Temporomandibular disorders (TMDs) are a heterogeneous collection of disorders characterized by orofacial pain and/or masticatory dysfunction. TMDs are more commonly reported by women, typically in their 30s, than by men. A dual-axis diagnostic system utilizes both physical examination procedures and assessment of a patient's psychological state. The National Institutes of Health strongly recommends conservative, reversible treatments for TMDs.

The pain reported by TMD patients is typically located in the muscles of mastication, in the preauricular area, or in the temporomandibular joint (TMJ). TMD patients may also report headache, other facial pains, earache, dizziness, ringing in the ears, and neck, shoulder, and back pain. TMD patients may report a variety of TMJ problems other than pain, including locking in the open or closed position, and TMJ clicking, popping, and grating sounds. Patients may report difficulty opening their jaws wide as well as a sense that their occlusion feels “off.” The spectrum of symptoms leads patients to seek care from dentists, physicians, and other health professionals.

The prevalence of TMD varies by age and gender. Unlike many joint-related conditions, TMD is more prevalent in those under age 45. The prevalence ratio for females versus males is approximately 2:1 when nonclinic populations are assessed. However, the ratio can be as high as 8:1 in patient samples. Prevalence rates of TMD vary dramatically, depending on the definition of the condition. Estimates suggest that 4.5 percent of the adult population report pain and dysfunction sufficiently severe to prompt help seeking.

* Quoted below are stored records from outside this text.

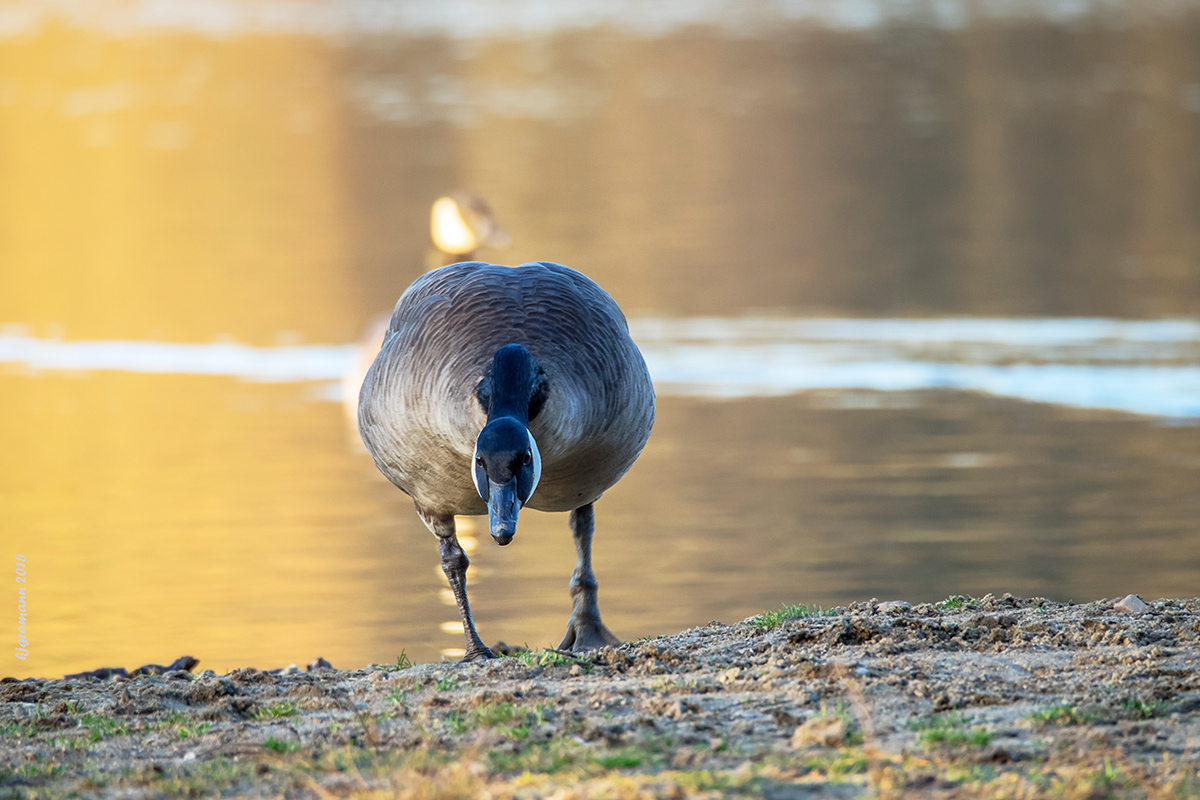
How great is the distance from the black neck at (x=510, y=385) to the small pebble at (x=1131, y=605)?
294 cm

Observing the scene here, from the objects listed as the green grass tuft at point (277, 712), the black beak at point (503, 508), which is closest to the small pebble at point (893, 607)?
the black beak at point (503, 508)

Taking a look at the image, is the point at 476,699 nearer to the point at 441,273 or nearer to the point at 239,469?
the point at 441,273

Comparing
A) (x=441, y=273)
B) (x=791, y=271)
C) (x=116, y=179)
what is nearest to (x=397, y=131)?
(x=116, y=179)

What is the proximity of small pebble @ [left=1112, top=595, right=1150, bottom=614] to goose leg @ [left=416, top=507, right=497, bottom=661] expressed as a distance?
2801 millimetres

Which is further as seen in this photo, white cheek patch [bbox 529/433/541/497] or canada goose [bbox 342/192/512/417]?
canada goose [bbox 342/192/512/417]

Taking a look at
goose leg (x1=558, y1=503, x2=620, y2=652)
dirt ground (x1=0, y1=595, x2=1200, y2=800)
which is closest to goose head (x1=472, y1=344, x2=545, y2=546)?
dirt ground (x1=0, y1=595, x2=1200, y2=800)

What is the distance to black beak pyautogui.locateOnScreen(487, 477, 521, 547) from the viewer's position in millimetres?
5965

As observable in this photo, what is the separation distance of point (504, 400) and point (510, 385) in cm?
7

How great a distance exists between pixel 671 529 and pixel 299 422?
4.92 metres

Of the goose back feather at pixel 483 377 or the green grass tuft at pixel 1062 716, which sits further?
the goose back feather at pixel 483 377

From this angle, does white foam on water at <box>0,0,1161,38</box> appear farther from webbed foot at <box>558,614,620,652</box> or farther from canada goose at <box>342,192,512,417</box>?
webbed foot at <box>558,614,620,652</box>

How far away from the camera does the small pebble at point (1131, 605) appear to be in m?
7.54

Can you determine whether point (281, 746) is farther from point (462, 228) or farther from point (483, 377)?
point (462, 228)

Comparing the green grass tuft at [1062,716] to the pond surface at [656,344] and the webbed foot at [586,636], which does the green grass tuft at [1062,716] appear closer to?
the webbed foot at [586,636]
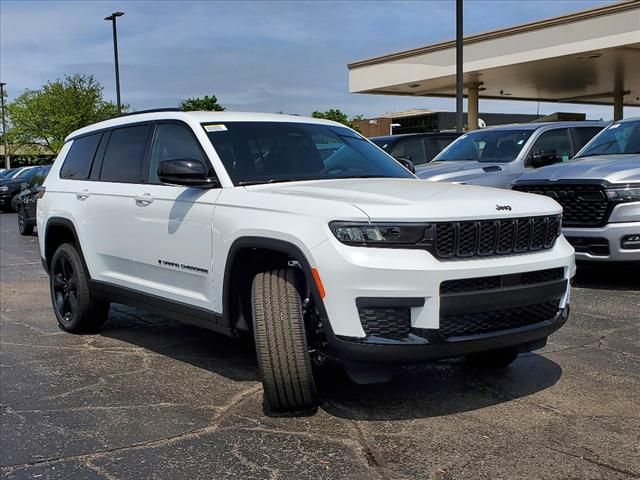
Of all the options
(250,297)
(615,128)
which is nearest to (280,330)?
(250,297)

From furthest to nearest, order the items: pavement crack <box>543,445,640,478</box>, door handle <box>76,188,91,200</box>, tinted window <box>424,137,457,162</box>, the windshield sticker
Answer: tinted window <box>424,137,457,162</box> < door handle <box>76,188,91,200</box> < the windshield sticker < pavement crack <box>543,445,640,478</box>

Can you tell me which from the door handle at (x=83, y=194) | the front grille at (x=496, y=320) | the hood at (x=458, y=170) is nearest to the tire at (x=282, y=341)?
the front grille at (x=496, y=320)

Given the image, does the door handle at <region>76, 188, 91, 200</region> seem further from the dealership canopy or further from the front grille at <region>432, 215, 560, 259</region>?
the dealership canopy

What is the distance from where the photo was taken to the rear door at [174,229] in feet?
15.6

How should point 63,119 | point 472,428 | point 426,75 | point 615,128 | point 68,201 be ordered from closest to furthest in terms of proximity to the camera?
1. point 472,428
2. point 68,201
3. point 615,128
4. point 426,75
5. point 63,119

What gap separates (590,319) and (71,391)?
436 centimetres

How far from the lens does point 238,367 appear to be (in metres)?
5.34

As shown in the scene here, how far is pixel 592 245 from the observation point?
25.3 ft

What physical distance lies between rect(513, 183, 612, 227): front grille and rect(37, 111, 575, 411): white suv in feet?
10.2

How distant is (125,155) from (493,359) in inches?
128

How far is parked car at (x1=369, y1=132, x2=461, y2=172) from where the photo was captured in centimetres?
1275

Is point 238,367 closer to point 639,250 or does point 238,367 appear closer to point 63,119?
point 639,250

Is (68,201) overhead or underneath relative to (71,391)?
overhead

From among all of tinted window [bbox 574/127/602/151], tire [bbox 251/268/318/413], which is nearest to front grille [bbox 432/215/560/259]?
tire [bbox 251/268/318/413]
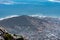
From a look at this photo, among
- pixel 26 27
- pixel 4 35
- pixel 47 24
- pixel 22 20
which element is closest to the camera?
pixel 4 35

Most cases of TMD involve either muscle pain, problems with the articular disc of the TMJ, degenerative changes in the TMJ, or a combination of these. The most widely researched and best validated system for assessing TMD is based on the Research Diagnostic Criteria (RDC) for TMD. This is a dual-axis system assessing physical disorders on Axis I and self-reported pain, disability, and psychological symptoms on Axis II. For Axis I, patients may receive a diagnosis of myofascial pain, one of several forms of disc displacement, and/or a diagnosis referring to joint problems. Axis II evaluation provides information on current pain levels, disability, depression, and somatization and may be helpful with treatment planning.

The National Institute of Dental and Craniofacial Research strongly recommends conservative, reversible treatments for patients with TMD. Among these treatments are interocclusal appliances, medications, self-care strategies, physical therapy, and behavioral interventions. Interocclusal appliances are also known as mouth guards or “splints.” The most commonly used interocclusal appliances are fabricated from hard acrylic, placed on either the mandibular or maxillary teeth, and cover the occlusal surfaces of all the teeth. The occlusal side of the appliance typically presents a relatively flat surface to the opposing teeth. Interocclusal appliances can also be fabricated from softer materials, cover only a portion of the teeth, and maintain the jaw in a fixed position. There is general consensus that splints reduce TMD pain, although the mechanism of action is unknown.

Clinicians frequently use nonsteroidal antiinflammatories to reduce pain in TMD patients; low-dose regimens or tricyclic anti-depressants may also reduce pain in select patients. Self-care regimens involve the use of hot/cold packs for controlling pain, identifying and avoiding triggers for pain (e.g., hard, chewy foods), and avoiding unnecessary behaviors involving the jaw (e.g., biting fingernails). Physical therapy exercises emphasize gentle stretching exercises performed at home. The psychological interventions show considerable promise in the treatment of TMD pain. Many of these programs use cognitive-behavioral techniques, often combined with biofeedback, to manage pain, and they show good long-term results.